Le déplacement de la confrontation du champ militaire vers le bras de fer économique — avec la fermeture d’Ormuz et le blocus des ports iraniens — n’a pas été une déconnexion du dossier du Hezbollah, mais une réaffirmation de ce lien.
Tant que les négociations avec l’Iran ne sont pas tranchées, et alors que le conflit se transforme en une course à l’endurance où aucune partie ne peut anéantir l’autre, la scène libanaise reste en suspens, tout comme le Hezbollah : ni vaincu pour remettre ses armes, ni vainqueur pour se repositionner librement.
La situation demeure otage d’un « deal » qui n’est pas encore né, preuve vivante que le chemin vers Beyrouth passe par Téhéran, même si tout le monde s’en défend.
Ainsi, cette étude s’apparente sur le fond à une tentative d’esthétisme académique pour masquer une impasse stratégique vécue par ‘Israël’.
Elle présente, dans un langage technique et par étapes successives, ce qui ressemble à un plan exécutable, mais une lecture attentive révèle qu’elle ne fait qu’organiser l’impuissance dans un cadre scientifique.
Paradoxalement, les chercheurs ont diagnostiqué le problème avec précision et défini les conditions de sa résolution, pour finir, sans le vouloir, par prouver que ces mêmes conditions sont irréalisables dans le monde de l’après-guerre.

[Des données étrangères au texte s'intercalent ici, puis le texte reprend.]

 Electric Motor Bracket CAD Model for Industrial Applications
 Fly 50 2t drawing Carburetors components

L’étude suppose un monde où le désarmement du Hezbollah serait possible via une ingénierie interne, complétée par des pressions militaires, politiques et économiques, et où le pouvoir libanais s’empresserait d’atteindre cet objectif.

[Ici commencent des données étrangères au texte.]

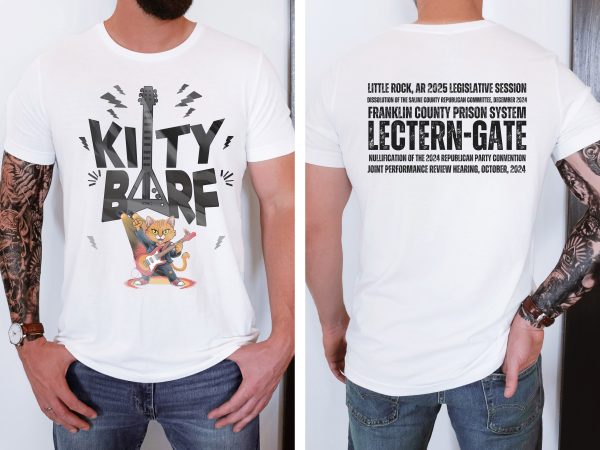 Kitty Barf Grey Guitar - Bella Canvas 3001 - Unisex Short Sleeve Tee - Image 5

Or, les faits indiquent une équation totalement différente : les résultats restent toujours entre les mains de celui qui tient le plus longtemps.
Par conséquent, alors que la recherche passe du statut de « feuille de route » à celui de description académique d’un enlisement stratégique, la question n’est plus de savoir si le plan de désarmement réussira, mais si ‘Israël’ est capable de transformer son impasse en victoire politique via des négociations dont elle ne détient seule ni les clés, ni les garanties de succès.

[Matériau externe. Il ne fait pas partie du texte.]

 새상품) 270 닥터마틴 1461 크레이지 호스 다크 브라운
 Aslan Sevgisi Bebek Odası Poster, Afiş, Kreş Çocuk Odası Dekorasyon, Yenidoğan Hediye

L’étude n’a pas affronté cette question ; elle ne l’a même pas posée. Non par omission, mais parce qu’elle a révélé, malgré elle, que la réponse ne se trouve pas à Tel-Aviv.
Elle dépend de ce qui se joue dans cet Orient relativement éloigné du champ de bataille entre ‘Israël’ et le Hezbollah : les USA et l’Iran. D’ici là, ce document reste un témoignage sincère de l’impuissance, et non une feuille de route vers une solution.